Objetivo da tarefa: Por favor, devolva na íntegra, sem nenhuma alteração, o trecho da entrevista sobre diagnóstico em psicanálise.

Trecho selecionado:
_ _ _ _
Christian Dunker: Ah sim, olha, teve uma época na psicanálise não-lacaniana onde esse ponto foi muito importante, tem um trabalho do Brinson sobre isso, tem o trabalho... como chama... Lintemberg, se não me engano, que tentou fazer uma tipologia de fala na psicanálise, Em São Paulo, tem a tradição da semiótica da PUC que fez alguns trabalhos interessantes sobre isso. Sobre a relação psicologia-semiologia... dois autores: Primeiro é Saussure, Curso de Lingüística Geral, onde ele dizia: olha isso aqui que estou fazendo, lingüistica, é só um capítulo que entendo sobre a semiologia, a teoria geral do signo. A segunda indicação seria do Roland Barthes, por exemplo, leia a Aventura Semiológica, um autor que é contemporâneo ao Lacan e que absorveu e sacou coisas bem interessantes que os próprios clínicos não viram com muita facilidade sobre o próprio estruturalismo. A aventura semiologia do Barthes é um tratado metodológico para a gente desenvolver melhor a semiologia em psicanálise.
Pergunta (CE): O senhor poderia resumir a sua primeira assertiva: o que significa o diagnóstico em psicanálise para você que segue uma orientação lacaniana?
Christian Dunker: Diagnóstico em psicanálise é uma espécie de conclusão provisória, operativa, que você deve ter sobre como funcionam os sintomas, como funciona o narcisismo, como funciona intersubjetivamente aquele paciente, como funciona a sua economia de gozo, como funciona a sua economia da angústia, como funciona sua economia amorosa, ou seja, a economia de suas identificações, ou seja, um complexo de campos que precisam chegar numa primeira conclusão, num primeiro entendimento, um entendimento que seja capaz de ser transformado pela experiência e seja capaz de passar do círculo a espiral.
_ _ _ _
Dados apresentados:
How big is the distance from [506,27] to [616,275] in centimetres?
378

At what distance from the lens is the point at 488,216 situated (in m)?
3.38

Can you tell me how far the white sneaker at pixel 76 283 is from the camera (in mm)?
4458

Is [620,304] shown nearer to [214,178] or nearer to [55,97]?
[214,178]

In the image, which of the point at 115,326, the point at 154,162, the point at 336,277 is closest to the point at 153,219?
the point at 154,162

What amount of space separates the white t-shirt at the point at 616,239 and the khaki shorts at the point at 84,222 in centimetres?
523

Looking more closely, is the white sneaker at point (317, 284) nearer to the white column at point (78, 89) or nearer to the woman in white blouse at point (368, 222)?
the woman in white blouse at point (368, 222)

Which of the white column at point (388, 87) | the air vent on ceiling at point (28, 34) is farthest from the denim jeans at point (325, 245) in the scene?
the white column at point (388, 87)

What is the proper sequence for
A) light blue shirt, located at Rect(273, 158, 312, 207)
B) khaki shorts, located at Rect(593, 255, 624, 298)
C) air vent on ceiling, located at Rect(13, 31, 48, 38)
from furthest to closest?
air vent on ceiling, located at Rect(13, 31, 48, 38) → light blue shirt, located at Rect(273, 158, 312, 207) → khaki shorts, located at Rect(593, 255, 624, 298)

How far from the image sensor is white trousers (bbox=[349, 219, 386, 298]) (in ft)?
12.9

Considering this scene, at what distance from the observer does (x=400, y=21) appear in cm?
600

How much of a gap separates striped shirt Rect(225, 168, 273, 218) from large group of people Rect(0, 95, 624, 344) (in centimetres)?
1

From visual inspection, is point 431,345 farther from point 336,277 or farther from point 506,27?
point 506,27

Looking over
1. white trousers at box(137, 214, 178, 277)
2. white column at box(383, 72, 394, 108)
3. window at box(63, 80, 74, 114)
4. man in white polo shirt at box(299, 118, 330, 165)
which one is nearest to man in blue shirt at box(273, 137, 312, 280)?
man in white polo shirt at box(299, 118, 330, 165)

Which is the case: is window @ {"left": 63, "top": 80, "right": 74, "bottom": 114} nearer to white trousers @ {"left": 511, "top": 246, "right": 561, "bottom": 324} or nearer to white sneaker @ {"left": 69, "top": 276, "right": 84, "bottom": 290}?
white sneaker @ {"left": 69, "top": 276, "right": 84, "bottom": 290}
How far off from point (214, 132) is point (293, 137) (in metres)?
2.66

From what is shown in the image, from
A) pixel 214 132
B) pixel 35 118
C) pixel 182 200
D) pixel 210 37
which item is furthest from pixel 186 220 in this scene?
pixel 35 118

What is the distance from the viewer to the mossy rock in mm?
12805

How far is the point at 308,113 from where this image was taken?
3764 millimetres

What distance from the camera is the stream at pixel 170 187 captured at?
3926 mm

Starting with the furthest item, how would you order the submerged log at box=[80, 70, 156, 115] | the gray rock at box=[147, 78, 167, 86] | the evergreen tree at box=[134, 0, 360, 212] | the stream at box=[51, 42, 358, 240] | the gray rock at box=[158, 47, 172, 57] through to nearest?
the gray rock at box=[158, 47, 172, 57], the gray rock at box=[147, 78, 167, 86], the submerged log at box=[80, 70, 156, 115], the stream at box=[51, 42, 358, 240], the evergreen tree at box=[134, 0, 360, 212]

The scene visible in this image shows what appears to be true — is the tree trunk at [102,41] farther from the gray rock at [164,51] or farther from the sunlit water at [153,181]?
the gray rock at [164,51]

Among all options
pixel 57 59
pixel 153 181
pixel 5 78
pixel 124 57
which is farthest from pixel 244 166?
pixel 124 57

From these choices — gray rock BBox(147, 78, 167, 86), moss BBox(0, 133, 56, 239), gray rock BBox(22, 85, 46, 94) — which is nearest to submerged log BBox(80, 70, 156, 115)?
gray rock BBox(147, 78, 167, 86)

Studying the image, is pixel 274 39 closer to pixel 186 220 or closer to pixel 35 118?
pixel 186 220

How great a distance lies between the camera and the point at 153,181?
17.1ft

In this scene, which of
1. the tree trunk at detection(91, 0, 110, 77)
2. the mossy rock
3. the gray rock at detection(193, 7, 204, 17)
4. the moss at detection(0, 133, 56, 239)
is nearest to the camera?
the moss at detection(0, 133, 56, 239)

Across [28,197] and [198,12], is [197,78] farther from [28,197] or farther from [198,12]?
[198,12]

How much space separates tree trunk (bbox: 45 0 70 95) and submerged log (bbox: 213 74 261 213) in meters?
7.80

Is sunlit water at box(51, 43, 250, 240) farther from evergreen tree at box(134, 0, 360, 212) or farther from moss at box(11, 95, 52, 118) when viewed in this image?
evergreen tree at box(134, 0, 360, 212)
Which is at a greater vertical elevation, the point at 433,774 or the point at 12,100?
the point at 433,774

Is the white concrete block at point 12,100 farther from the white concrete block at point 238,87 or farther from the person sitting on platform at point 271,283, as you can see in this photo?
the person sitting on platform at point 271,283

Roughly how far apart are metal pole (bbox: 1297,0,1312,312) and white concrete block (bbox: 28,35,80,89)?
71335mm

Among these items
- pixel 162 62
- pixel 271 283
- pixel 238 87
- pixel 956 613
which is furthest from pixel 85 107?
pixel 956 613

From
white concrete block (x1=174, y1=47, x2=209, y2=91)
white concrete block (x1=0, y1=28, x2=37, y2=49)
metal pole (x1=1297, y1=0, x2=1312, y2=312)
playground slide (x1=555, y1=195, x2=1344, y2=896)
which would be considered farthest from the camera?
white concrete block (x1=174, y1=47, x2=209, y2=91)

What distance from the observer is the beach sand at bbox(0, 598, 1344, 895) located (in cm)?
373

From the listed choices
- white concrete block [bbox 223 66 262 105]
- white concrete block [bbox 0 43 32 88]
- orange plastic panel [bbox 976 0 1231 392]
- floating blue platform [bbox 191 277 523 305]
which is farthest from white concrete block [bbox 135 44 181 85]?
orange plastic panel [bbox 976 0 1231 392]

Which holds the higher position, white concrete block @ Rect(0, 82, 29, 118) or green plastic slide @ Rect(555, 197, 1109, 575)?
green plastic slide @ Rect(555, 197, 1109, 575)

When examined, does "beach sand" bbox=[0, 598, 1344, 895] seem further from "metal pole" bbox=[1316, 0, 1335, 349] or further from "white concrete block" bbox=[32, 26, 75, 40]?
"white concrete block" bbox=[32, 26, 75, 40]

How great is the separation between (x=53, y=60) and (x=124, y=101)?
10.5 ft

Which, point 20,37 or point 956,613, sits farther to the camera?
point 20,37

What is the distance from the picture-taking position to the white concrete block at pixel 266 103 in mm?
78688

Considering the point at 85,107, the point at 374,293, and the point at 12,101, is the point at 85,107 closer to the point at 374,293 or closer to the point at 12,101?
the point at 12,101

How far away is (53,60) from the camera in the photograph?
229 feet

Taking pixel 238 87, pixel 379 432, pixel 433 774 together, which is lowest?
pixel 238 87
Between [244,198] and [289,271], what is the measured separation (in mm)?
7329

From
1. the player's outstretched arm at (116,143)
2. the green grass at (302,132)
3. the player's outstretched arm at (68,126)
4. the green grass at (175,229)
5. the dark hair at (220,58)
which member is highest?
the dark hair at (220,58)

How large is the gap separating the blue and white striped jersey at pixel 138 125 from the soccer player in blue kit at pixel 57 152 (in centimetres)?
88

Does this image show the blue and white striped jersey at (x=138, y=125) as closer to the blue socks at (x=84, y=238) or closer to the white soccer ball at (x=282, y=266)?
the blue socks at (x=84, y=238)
_ _ _ _
Solução do exercício:
Christian Dunker: Ah sim, olha, teve uma época na psicanálise não-lacaniana onde esse ponto foi muito importante, tem um trabalho do Brinson sobre isso, tem o trabalho... como chama... Lintemberg, se não me engano, que tentou fazer uma tipologia de fala na psicanálise, Em São Paulo, tem a tradição da semiótica da PUC que fez alguns trabalhos interessantes sobre isso. Sobre a relação psicologia-semiologia... dois autores: Primeiro é Saussure, Curso de Lingüística Geral, onde ele dizia: olha isso aqui que estou fazendo, lingüistica, é só um capítulo que entendo sobre a semiologia, a teoria geral do signo. A segunda indicação seria do Roland Barthes, por exemplo, leia a Aventura Semiológica, um autor que é contemporâneo ao Lacan e que absorveu e sacou coisas bem interessantes que os próprios clínicos não viram com muita facilidade sobre o próprio estruturalismo. A aventura semiologia do Barthes é um tratado metodológico para a gente desenvolver melhor a semiologia em psicanálise.
Pergunta (CE): O senhor poderia resumir a sua primeira assertiva: o que significa o diagnóstico em psicanálise para você que segue uma orientação lacaniana?
Christian Dunker: Diagnóstico em psicanálise é uma espécie de conclusão provisória, operativa, que você deve ter sobre como funcionam os sintomas, como funciona o narcisismo, como funciona intersubjetivamente aquele paciente, como funciona a sua economia de gozo, como funciona a sua economia da angústia, como funciona sua economia amorosa, ou seja, a economia de suas identificações, ou seja, um complexo de campos que precisam chegar numa primeira conclusão, num primeiro entendimento, um entendimento que seja capaz de ser transformado pela experiência e seja capaz de passar do círculo a espiral.